Showing 7 changed files with 247 additions and 59 deletions.
diff --git a/python/ray/data/_internal/equalize.py b/python/ray/data/_internal/equalize.py
@@ -152,7 +152,11 @@ def _split_leftovers(
         prev = split_indices[i]
     split_result: Tuple[
         List[List[ObjectRef[Block]]], List[List[BlockMetadata]]
-    ] = _split_at_indices(leftovers, split_indices)
+    ] = _split_at_indices(
+        leftovers.get_blocks_with_metadata(),
+        split_indices,
+        leftovers._owned_by_consumer,
+    )
     return [list(zip(block_refs, meta)) for block_refs, meta in zip(*split_result)][
         :num_splits
     ]
diff --git a/python/ray/data/_internal/plan.py b/python/ray/data/_internal/plan.py
@@ -745,7 +745,15 @@ def _run_with_new_execution_backend(self) -> bool:
                 not self.is_read_stage_equivalent()
                 or trailing_randomize_block_order_stage
             )
-            and self._stages_after_snapshot
+            and (
+                self._stages_after_snapshot
+                # If snapshot is cleared, we'll need to recompute from the source.
+                or (
+                    self._snapshot_blocks is not None
+                    and self._snapshot_blocks.is_cleared()
+                    and self._stages_before_snapshot
+                )
+            )
         )
 
 

diff --git a/python/ray/data/_internal/split.py b/python/ray/data/_internal/split.py
@@ -154,13 +154,13 @@ def _drop_empty_block_split(block_split_indices: List[int], num_rows: int) -> Li
 
 
 def _split_all_blocks(
-    block_list: BlockList,
+    blocks_with_metadata: List[Tuple[ObjectRef[Block], BlockMetadata]],
     per_block_split_indices: List[List[int]],
+    owned_by_consumer: bool,
 ) -> Iterable[Tuple[ObjectRef[Block], BlockMetadata]]:
     """Split all the input blocks based on the split indices"""
     split_single_block = cached_remote_fn(_split_single_block)
 
-    blocks_with_metadata = block_list.get_blocks_with_metadata()
     all_blocks_split_results: List[BlockPartition] = [None] * len(blocks_with_metadata)
 
     per_block_split_metadata_futures = []

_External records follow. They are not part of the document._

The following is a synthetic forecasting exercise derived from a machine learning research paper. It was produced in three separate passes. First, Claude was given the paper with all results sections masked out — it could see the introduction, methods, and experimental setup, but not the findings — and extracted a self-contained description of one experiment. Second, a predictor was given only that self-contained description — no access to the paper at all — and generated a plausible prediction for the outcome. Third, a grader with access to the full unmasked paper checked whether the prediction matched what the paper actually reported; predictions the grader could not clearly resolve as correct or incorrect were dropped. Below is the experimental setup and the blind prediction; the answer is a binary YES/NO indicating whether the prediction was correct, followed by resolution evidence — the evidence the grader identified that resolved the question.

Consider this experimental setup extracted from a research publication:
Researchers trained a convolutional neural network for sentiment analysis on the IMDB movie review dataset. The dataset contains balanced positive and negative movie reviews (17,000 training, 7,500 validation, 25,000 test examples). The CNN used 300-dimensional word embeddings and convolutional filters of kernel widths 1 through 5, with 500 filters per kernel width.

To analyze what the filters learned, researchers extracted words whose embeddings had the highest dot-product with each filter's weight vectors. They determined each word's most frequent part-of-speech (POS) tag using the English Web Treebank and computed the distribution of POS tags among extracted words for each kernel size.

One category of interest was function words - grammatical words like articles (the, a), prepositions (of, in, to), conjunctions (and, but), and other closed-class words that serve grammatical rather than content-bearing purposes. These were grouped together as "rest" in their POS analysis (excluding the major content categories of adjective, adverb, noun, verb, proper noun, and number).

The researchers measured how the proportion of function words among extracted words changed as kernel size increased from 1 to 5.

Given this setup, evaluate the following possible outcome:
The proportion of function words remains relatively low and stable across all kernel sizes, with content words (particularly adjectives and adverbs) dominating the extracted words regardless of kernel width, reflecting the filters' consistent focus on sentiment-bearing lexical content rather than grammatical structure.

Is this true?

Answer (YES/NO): NO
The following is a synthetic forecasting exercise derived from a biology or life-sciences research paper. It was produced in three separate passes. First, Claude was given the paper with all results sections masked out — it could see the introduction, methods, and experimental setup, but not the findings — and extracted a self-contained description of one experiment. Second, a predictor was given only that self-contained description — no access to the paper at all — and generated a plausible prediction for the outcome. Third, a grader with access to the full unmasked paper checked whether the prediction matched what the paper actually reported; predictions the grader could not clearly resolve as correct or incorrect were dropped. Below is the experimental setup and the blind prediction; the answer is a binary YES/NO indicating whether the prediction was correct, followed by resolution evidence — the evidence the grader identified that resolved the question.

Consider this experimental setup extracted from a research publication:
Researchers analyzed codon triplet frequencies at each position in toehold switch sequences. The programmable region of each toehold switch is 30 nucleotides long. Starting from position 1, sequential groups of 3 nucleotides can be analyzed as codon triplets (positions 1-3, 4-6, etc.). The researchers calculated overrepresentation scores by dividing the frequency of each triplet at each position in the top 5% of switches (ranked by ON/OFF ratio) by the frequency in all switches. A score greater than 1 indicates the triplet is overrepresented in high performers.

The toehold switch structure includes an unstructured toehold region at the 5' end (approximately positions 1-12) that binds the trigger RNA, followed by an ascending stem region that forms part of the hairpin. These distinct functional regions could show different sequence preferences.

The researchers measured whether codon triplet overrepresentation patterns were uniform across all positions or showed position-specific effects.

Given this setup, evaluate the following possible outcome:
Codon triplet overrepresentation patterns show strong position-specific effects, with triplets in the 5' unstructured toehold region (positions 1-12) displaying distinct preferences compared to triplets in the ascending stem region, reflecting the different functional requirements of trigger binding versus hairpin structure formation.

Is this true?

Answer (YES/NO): NO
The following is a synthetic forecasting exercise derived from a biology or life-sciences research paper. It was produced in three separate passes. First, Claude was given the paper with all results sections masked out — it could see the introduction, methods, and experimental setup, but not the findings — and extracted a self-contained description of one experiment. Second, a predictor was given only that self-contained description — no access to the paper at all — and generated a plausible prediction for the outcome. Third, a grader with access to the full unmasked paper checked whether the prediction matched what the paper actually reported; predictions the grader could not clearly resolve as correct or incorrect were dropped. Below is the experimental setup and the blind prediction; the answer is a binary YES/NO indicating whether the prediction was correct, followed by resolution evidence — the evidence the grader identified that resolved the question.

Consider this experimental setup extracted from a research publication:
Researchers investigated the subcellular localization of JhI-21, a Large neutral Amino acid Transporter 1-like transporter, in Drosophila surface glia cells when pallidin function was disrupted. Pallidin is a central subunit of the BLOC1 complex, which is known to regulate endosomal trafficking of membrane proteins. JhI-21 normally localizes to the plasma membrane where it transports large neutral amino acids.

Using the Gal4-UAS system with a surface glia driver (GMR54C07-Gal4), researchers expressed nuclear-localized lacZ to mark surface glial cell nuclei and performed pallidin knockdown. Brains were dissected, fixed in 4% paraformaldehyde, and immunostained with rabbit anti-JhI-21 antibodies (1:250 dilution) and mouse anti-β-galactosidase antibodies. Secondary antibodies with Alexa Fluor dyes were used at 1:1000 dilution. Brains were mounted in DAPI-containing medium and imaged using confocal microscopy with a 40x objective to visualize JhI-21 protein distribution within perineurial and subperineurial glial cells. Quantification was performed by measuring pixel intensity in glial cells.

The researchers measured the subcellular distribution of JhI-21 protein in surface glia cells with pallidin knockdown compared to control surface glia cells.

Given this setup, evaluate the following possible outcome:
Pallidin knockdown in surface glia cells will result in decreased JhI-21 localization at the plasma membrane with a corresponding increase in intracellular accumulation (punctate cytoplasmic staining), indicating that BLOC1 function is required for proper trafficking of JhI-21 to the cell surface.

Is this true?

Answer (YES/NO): NO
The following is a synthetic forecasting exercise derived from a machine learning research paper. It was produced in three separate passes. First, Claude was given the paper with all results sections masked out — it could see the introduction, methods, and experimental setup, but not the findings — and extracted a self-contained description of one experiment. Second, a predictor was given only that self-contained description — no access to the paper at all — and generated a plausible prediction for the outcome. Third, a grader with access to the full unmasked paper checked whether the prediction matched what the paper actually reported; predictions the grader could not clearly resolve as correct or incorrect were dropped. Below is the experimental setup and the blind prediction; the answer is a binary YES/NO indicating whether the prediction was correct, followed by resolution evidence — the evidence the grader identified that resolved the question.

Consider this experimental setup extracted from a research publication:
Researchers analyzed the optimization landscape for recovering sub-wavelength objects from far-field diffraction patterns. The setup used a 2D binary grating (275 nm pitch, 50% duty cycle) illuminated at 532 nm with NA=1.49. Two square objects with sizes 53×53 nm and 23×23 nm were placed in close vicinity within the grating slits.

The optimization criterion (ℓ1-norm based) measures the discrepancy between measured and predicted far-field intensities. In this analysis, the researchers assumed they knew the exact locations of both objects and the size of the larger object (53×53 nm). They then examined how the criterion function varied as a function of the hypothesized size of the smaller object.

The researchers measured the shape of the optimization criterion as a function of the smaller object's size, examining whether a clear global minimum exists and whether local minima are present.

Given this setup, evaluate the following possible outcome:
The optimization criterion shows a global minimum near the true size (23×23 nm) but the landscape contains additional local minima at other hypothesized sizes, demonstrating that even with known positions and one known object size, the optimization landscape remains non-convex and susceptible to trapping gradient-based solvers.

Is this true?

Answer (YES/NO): YES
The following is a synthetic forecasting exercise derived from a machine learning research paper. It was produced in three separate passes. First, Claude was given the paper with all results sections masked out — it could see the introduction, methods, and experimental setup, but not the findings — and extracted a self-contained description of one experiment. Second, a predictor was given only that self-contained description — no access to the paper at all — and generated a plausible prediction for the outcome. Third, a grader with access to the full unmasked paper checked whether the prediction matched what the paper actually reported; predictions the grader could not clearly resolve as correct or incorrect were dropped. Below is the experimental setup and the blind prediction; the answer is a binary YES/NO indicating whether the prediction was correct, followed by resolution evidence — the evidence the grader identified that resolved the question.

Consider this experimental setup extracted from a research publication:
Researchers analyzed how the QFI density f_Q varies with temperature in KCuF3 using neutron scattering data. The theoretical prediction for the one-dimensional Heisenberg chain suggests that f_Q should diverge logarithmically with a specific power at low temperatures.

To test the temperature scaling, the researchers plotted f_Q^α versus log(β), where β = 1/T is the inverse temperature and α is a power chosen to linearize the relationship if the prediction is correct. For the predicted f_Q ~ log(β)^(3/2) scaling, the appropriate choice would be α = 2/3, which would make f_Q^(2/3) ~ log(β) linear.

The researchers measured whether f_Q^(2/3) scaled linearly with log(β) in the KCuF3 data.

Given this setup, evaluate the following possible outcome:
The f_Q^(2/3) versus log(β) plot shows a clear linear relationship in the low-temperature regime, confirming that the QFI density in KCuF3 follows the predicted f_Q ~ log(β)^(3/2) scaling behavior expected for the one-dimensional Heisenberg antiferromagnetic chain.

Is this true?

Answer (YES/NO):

@@ -203,7 +203,7 @@ def _split_all_blocks(
     # We make a copy for the blocks that have been splitted, so the input blocks
     # can be cleared if they are owned by consumer (consumer-owned blocks will
     # only be consumed by the owner).
-    if block_list._owned_by_consumer:
+    if owned_by_consumer:
         for b in blocks_splitted:
             trace_deallocation(b, "split._split_all_blocks")
     else:
@@ -246,26 +246,32 @@ def _generate_global_split_results(
 
 
 def _split_at_indices(
-    block_list: BlockList,
+    blocks_with_metadata: List[Tuple[ObjectRef[Block], BlockMetadata]],
     indices: List[int],
+    owned_by_consumer: bool = True,
+    block_rows: List[int] = None,
 ) -> Tuple[List[List[ObjectRef[Block]]], List[List[BlockMetadata]]]:
     """Split blocks at the provided indices.
 
     Args:
         blocks_with_metadata: Block futures to split, including the associated metadata.
         indices: The (global) indices at which to split the blocks.
+        owned_by_consumer: Whether the provided blocks are owned by the consumer.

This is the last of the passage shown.